You need to distinguish among three things: whether the company is excellent, whether the price is reasonable, and whether you can buy at a reasonable price. When many investors see keywords such as SpaceX IPO, SPCX ticker, Nasdaq listing, and Starlink revenue, they are first attracted by the story rather than first asking, “How much future growth has already been reflected in this price?”
IPO “gains” can be measured in several ways: offering price to opening price, offering price to first-day closing price, opening price to first-day high, and performance over the months after listing. If ordinary investors do not receive shares at the offering price and instead buy after trading begins in the secondary market, their actual return curve may be completely different.
The U.S. SEC reminds investors in its IPO Investor Bulletin that investors should read the prospectus because it discloses key information such as the company’s business, financial condition, management, and offering terms. At the same time, the SEC staff’s review of registration documents does not mean it endorses the investment value of the IPO.
Popular IPO content often has one bias: successful cases are repeatedly circulated, while failed cases are gradually forgotten. AI chips, cloud computing, new energy vehicles, and social platforms have all seen extremely hot early listing phases followed by divergent performance. Investors tend to remember companies that surged after listing, while ignoring companies that suffered long-term drawdowns, valuation compression, or weaker-than-expected performance after going public.
| Popular Signal | Common Misunderstanding | Better Question to Ask |
|---|---|---|
| Star founder | A strong founder means a strong stock price | Does the governance structure protect ordinary shareholders? |
| High media attention | Everyone is watching, so it is worth buying | Has the attention already been reflected in the price? |
| Scarce issuance | Not being able to buy means it is an opportunity | Has scarcity caused a secondary-market premium? |
| First-day surge | The company has been validated by the market | Is the purchase price already too high? |
| High valuation | The company is great enough | How much future growth must be delivered? |
Summary: The biggest risk of a popular IPO is not that the company lacks a story, but that the story is too strong and causes the price to reflect too many optimistic expectations in advance. SpaceX’s commercial potential is indeed strong, but you cannot look only at narratives such as “the first space stock,” “Musk concept,” or “Starlink growth.” A more prudent approach is to treat the IPO as a pricing question: What is the offering price, what is the opening price, what price might you actually buy at, and how much future growth is already included in the valuation? If these questions have no answers, chasing popularity can easily become chasing emotion.

Popular IPOs often underperform the market because their listing prices usually already include a large amount of optimistic expectations. Reuters’ analysis of the 50 highest-valued IPOs over the past five years showed that in about three-quarters of cases, buying an S&P 500 index fund produced better results. These IPOs rose by an average of 27%, while the S&P 500 rose by an average of 53% over the same period.

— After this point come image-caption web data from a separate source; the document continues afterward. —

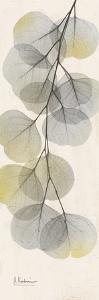 Eucalyptus Sunshine 2 by Albert Koetsier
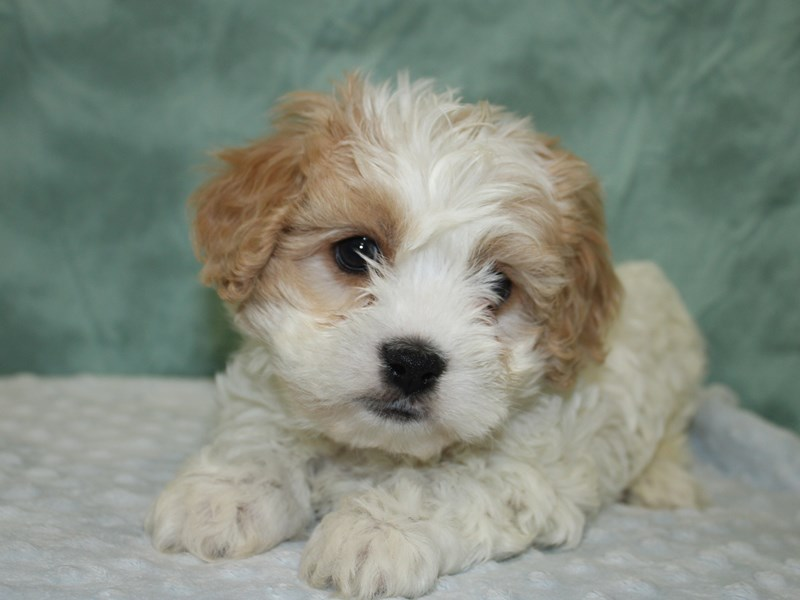 Cavachon-DOG-Male-BLENHEIM WHITE-2624689-Petland Dalton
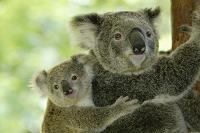 オーストラリア コアラの親子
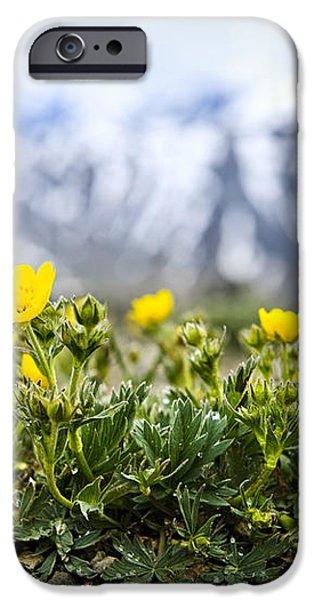 Alpine meadow in Jasper National Park iPhone Case by Elena Elisseeva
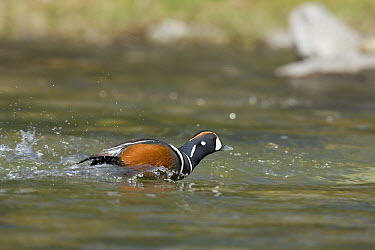 Harlequin Duck (Histrionicus histrionicus) male running on water, western Montana  -  Donald M. Jones
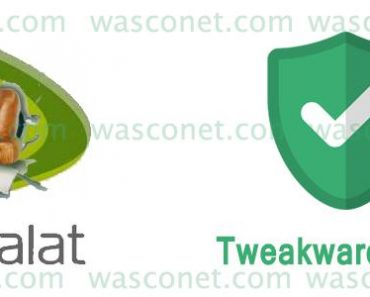 etisalat | Wasconet
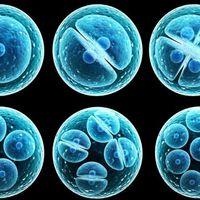 Robotok miniorganizmusokat tenyésztenek emberi őssejtekből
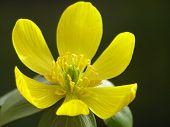 Yellow Winter Aconite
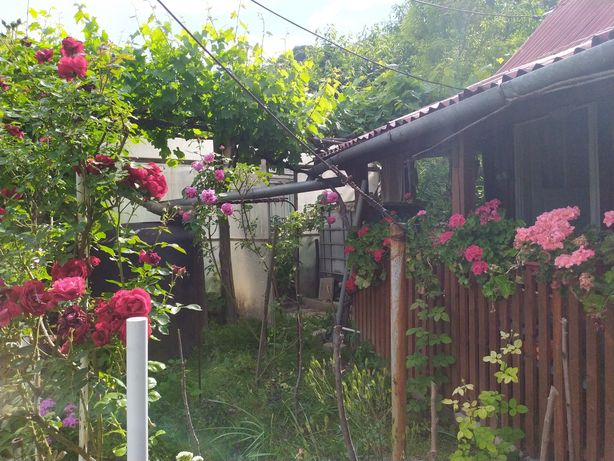 Vând Cabană + Grădină preț negociabil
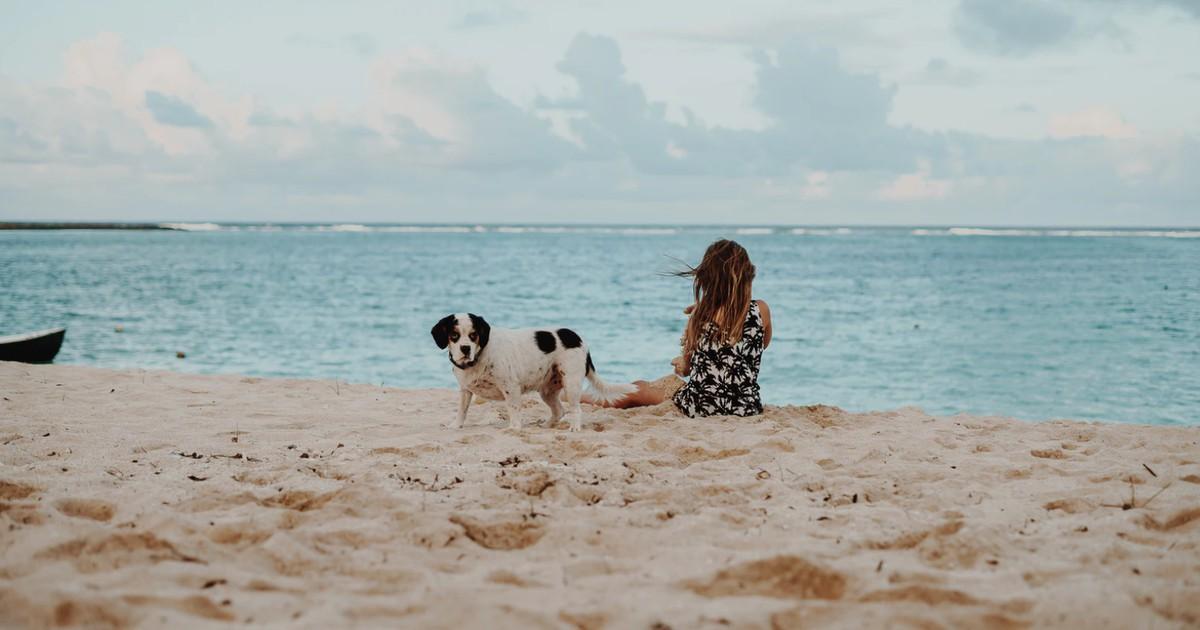 9 Reiseziele mit Hund: Hier ist es mit Hund am schönsten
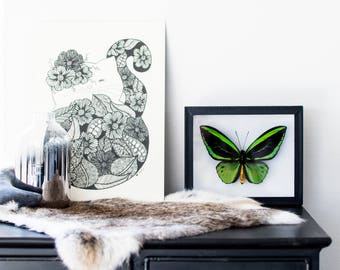 Real framed butterfly: Ornithoptera priamus // RARE // birdwing butterfly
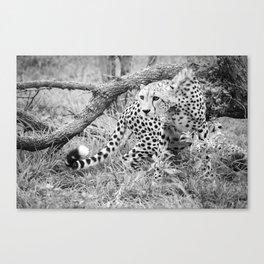 Cheetah, Black and White Canvas Print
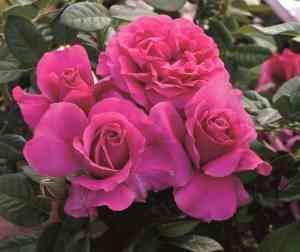 rose PrettyLadyRose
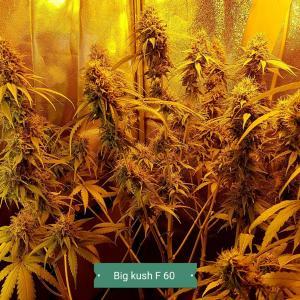 Big Kush-Foto von Iwens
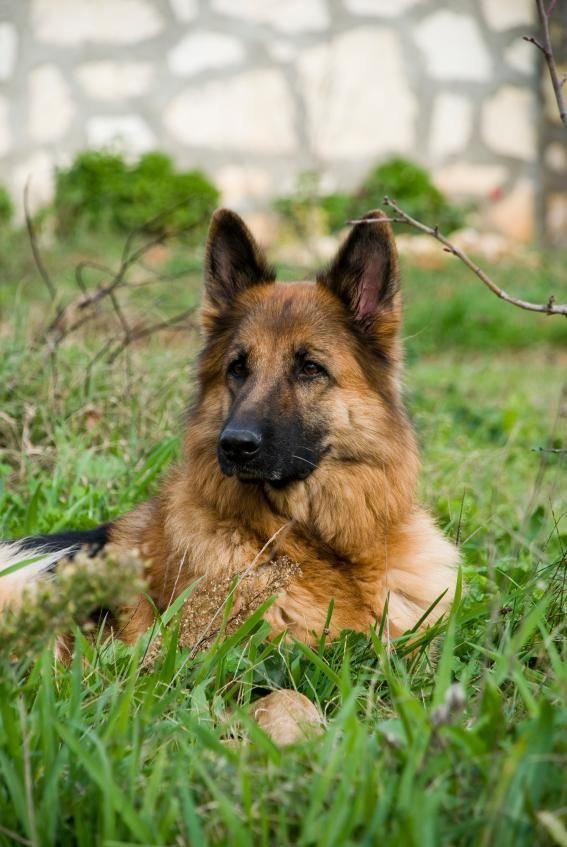 Name Ideas for German Shepherds [Slideshow]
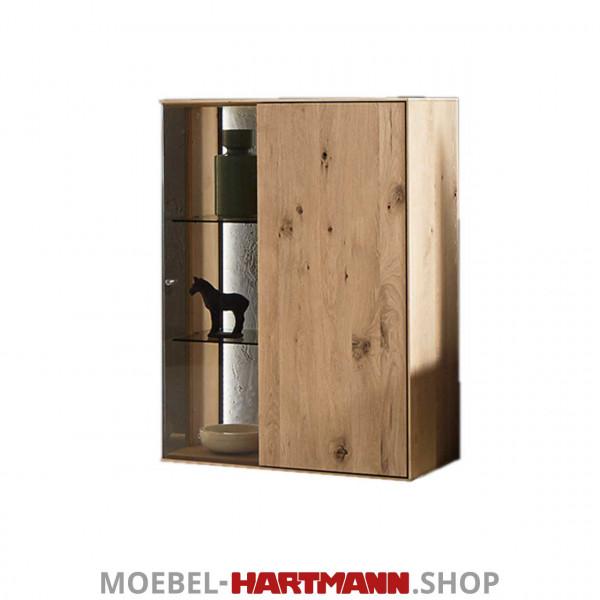 Hartmann Brik Haengeelement 5071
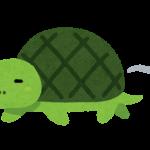 亀頭増大についてのお話
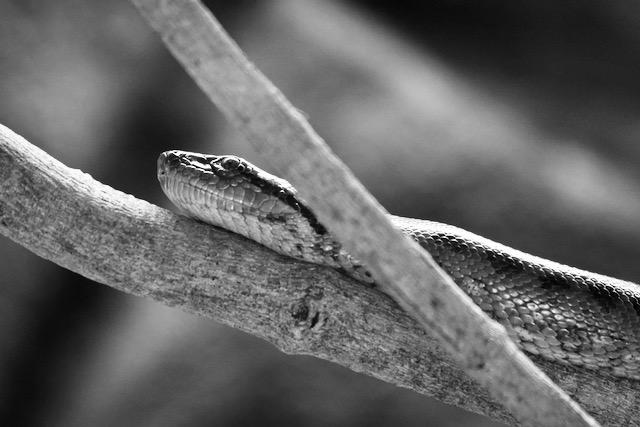 Käärme krokotiilipuistossa Intiassa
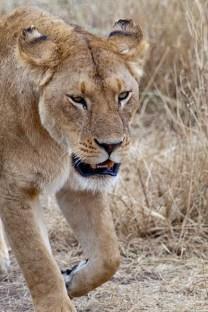 Lejonhona, Tanzania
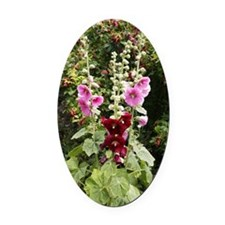 Hollyhock (Alcea rosea) Oval Car Magnet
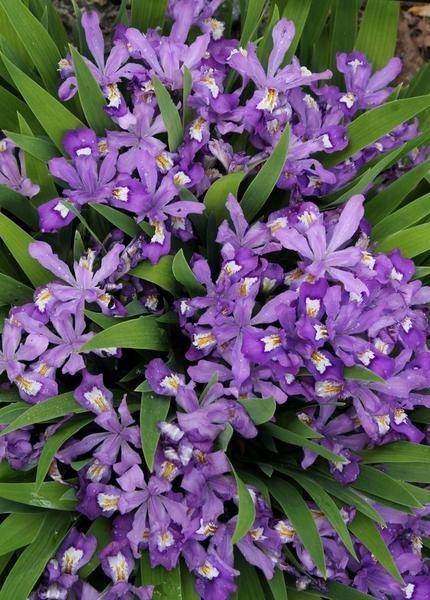 Iris Cristata Merles Ruby In 2020 Plants Shade Plants Dry Shade Plants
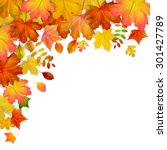 colorful autumn maple leaves... | Shutterstock .eps vector #301427789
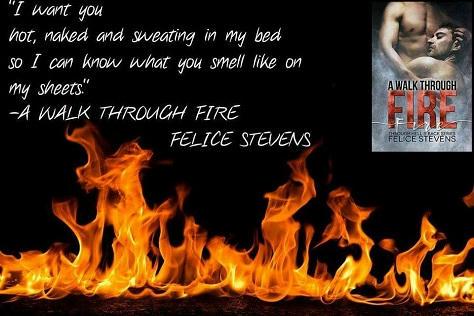 Felice Stevens - A Walk Through Fire Teaser 1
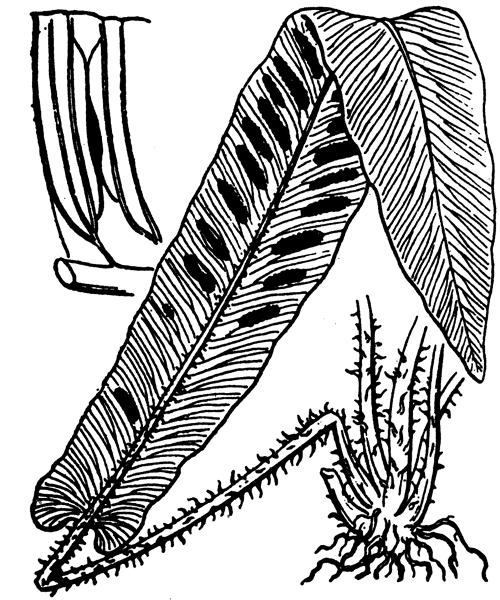 Asplenium scolopendrium L. - illustration de coste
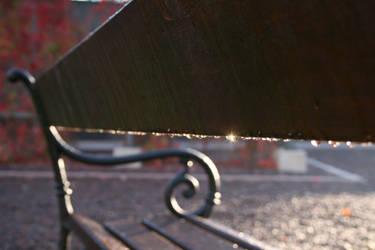 bench by senner
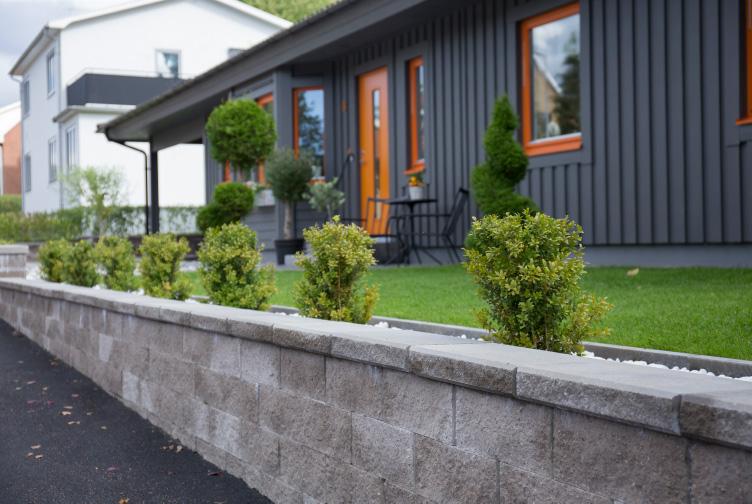En mur med några små buskar ovanpå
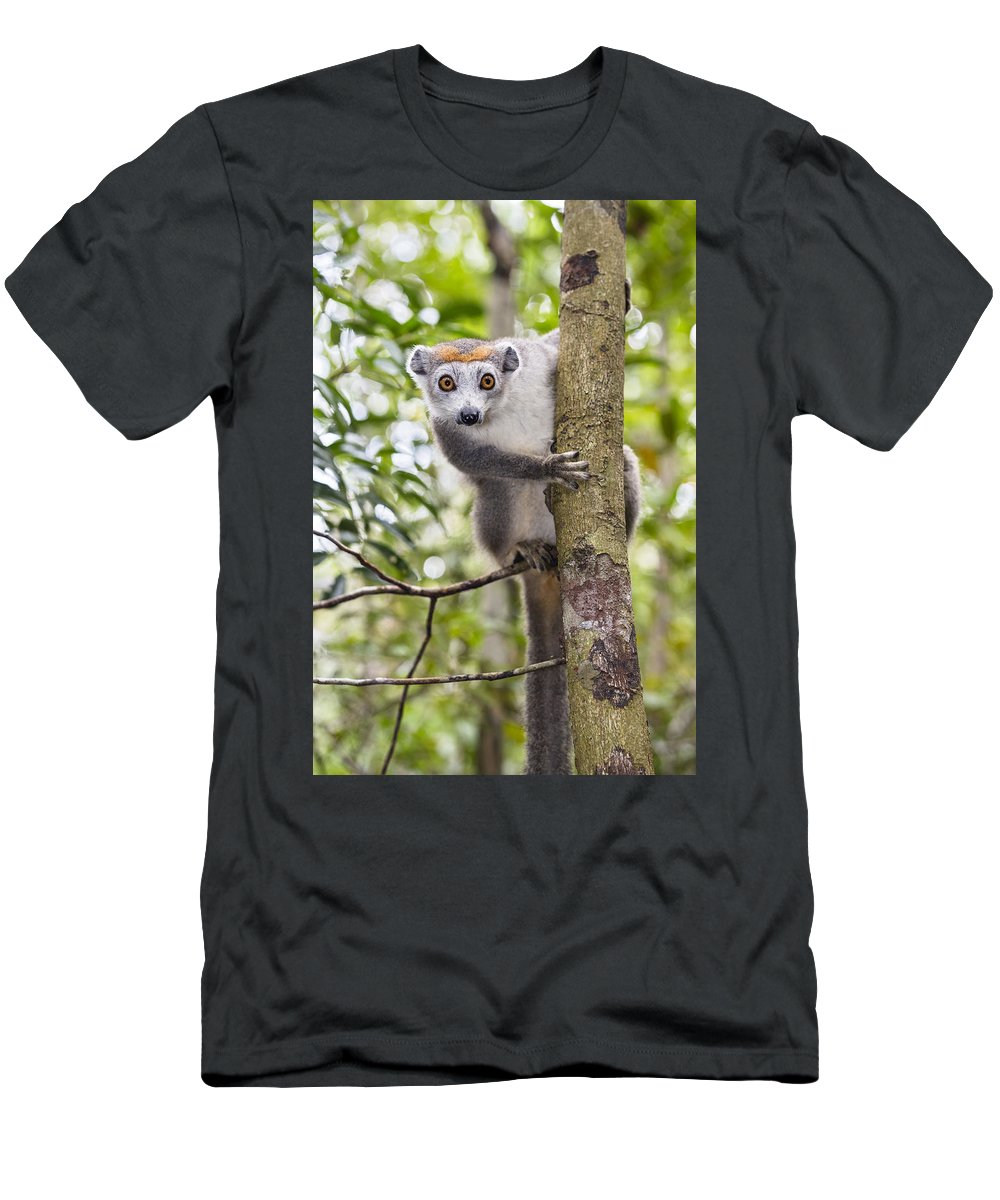 00517480 Men's T-Shirt (Athletic Fit) featuring the photograph Crowned Lemur Madagascar by Konrad Wothe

Reuters’ analysis of 50 high-valuation IPOs also noted that the statistics assumed investors could buy at the IPO offering price, which is not always feasible for ordinary investors. If investors buy during the high-heat trading period on the first listing day, results are often worse.
An IPO is not the first time a company is priced. Many high-profile companies have already been revalued by multiple rounds of investors during private financing, acquisitions, and secondary equity transfers. By the time they list publicly, ordinary investors may no longer be facing an “early-stage price,” but a price that has already discounted years of growth assumptions.
If SpaceX lists at an extremely high valuation, investors who buy in will need several things to happen at the same time in order to achieve excess returns: rapid revenue growth, margin improvement, controllable capital expenditure, continued delivery from businesses such as AI and Starlink, and sustained high market risk appetite. If any of these variables falls short of expectations, the stock price may be repriced through valuation compression.
IPO return differences largely depend on where you are positioned. Institutions or important clients may receive shares at the offering price, while ordinary investors may only be able to buy after the market opens. The opening stage may also involve price gaps, short-term rallies, concentrated liquidity, and sharp price volatility.
Investor.gov notes in its explanation of popular IPOs that when IPO demand greatly exceeds share supply, underwriters typically allocate shares to their most valuable clients, and individual investors’ ability to obtain shares in popular IPOs may be limited.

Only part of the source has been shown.